-- Data supplied --
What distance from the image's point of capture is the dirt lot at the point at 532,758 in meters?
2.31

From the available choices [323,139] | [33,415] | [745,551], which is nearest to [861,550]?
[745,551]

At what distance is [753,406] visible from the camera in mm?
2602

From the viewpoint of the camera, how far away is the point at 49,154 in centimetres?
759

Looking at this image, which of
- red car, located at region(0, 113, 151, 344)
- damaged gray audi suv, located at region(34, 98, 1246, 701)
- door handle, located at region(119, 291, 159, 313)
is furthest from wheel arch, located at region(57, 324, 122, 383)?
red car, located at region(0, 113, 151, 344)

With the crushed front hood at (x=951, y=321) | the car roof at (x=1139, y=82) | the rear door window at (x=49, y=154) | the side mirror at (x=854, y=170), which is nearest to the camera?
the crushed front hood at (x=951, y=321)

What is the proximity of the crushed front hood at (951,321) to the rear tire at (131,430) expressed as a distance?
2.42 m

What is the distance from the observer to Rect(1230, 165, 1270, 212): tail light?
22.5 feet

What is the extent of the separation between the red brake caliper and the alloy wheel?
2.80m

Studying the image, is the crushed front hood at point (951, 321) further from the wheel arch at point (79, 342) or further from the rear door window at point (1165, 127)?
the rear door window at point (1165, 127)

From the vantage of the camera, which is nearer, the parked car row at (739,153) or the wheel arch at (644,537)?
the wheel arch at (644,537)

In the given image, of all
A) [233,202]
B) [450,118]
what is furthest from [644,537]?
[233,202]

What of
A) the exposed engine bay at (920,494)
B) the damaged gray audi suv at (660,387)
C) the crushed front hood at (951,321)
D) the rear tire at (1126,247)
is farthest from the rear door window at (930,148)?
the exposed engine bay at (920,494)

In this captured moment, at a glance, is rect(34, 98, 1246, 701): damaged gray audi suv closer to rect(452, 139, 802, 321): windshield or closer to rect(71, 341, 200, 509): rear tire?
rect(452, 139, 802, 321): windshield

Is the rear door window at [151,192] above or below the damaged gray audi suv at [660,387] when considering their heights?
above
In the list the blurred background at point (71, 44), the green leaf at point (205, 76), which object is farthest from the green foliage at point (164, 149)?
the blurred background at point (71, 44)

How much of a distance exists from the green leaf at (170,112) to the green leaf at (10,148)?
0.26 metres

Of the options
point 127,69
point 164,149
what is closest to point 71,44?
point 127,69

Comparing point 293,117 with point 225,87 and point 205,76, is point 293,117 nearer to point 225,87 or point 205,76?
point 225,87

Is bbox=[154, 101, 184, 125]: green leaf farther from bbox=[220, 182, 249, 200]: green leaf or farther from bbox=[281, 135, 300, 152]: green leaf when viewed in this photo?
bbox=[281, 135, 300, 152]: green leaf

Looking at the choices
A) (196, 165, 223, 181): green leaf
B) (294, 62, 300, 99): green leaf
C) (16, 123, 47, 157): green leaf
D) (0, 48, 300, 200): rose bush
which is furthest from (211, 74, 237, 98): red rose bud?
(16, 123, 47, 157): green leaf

-- Goal --
Edit the listing above by changing every "damaged gray audi suv" to "wrecked gray audi suv", leaving everything else unchanged.

-- Response --
What distance from the image's point of capture is the dirt lot at the point at 532,758 in meters?
2.31

From the available choices [323,139] | [33,415] | [745,551], which is nearest to [861,550]?
[745,551]

At what distance is [753,406] visible from the camera in mm?
2602

From the viewpoint of the camera, how far away is the point at 49,154 in centimetres?
759

Looking at this image, which of
- red car, located at region(0, 113, 151, 344)
- wrecked gray audi suv, located at region(34, 98, 1246, 701)
- door handle, located at region(119, 291, 159, 313)
is furthest from wheel arch, located at region(57, 324, 122, 383)?
red car, located at region(0, 113, 151, 344)

With the crushed front hood at (x=951, y=321) | the car roof at (x=1139, y=82) | the rear door window at (x=49, y=154) | the side mirror at (x=854, y=170), which is nearest to the camera?
the crushed front hood at (x=951, y=321)

What is the proximity of the crushed front hood at (951,321) to the rear tire at (131,430) expressed as a distance?
2.42 m

What is the distance from the observer to Rect(1230, 165, 1270, 212): tail light?
22.5 feet

What is the extent of the separation between the red brake caliper and the alloy wheel?
2.80m

Studying the image, is the crushed front hood at point (951, 321) further from the wheel arch at point (79, 342) or further from the rear door window at point (1165, 127)?
the rear door window at point (1165, 127)

From the vantage of the camera, which is nearer, the parked car row at (739,153) or the wheel arch at (644,537)?
the wheel arch at (644,537)

In the given image, of all
A) [233,202]
B) [450,118]
what is furthest from [644,537]?
[233,202]

What of
A) the exposed engine bay at (920,494)
B) the wrecked gray audi suv at (660,387)
C) the crushed front hood at (951,321)
D) the rear tire at (1126,247)
is farthest from the rear door window at (930,148)?
the exposed engine bay at (920,494)

In this captured moment, at a glance, is rect(34, 98, 1246, 701): wrecked gray audi suv closer to rect(452, 139, 802, 321): windshield or closer to rect(71, 341, 200, 509): rear tire?
rect(452, 139, 802, 321): windshield

Is the rear door window at [151,192] above or below the wrecked gray audi suv at [660,387] when considering their heights?
above
In the list the blurred background at point (71, 44), the green leaf at point (205, 76), which object is farthest from the green foliage at point (164, 149)?
the blurred background at point (71, 44)

How much of a distance exists from the green leaf at (170,112) to the green leaf at (10,148)?
0.26 metres

Of the options
point 127,69
point 164,149
what is closest to point 71,44?
point 127,69

Comparing point 293,117 with point 225,87 and point 205,76, is point 293,117 nearer to point 225,87 or point 205,76?
point 225,87

Is bbox=[154, 101, 184, 125]: green leaf farther from bbox=[220, 182, 249, 200]: green leaf or farther from bbox=[281, 135, 300, 152]: green leaf when viewed in this photo?
bbox=[281, 135, 300, 152]: green leaf

Looking at the choices
A) (196, 165, 223, 181): green leaf
B) (294, 62, 300, 99): green leaf
C) (16, 123, 47, 157): green leaf
D) (0, 48, 300, 200): rose bush
which is furthest from (211, 74, 237, 98): red rose bud?
(16, 123, 47, 157): green leaf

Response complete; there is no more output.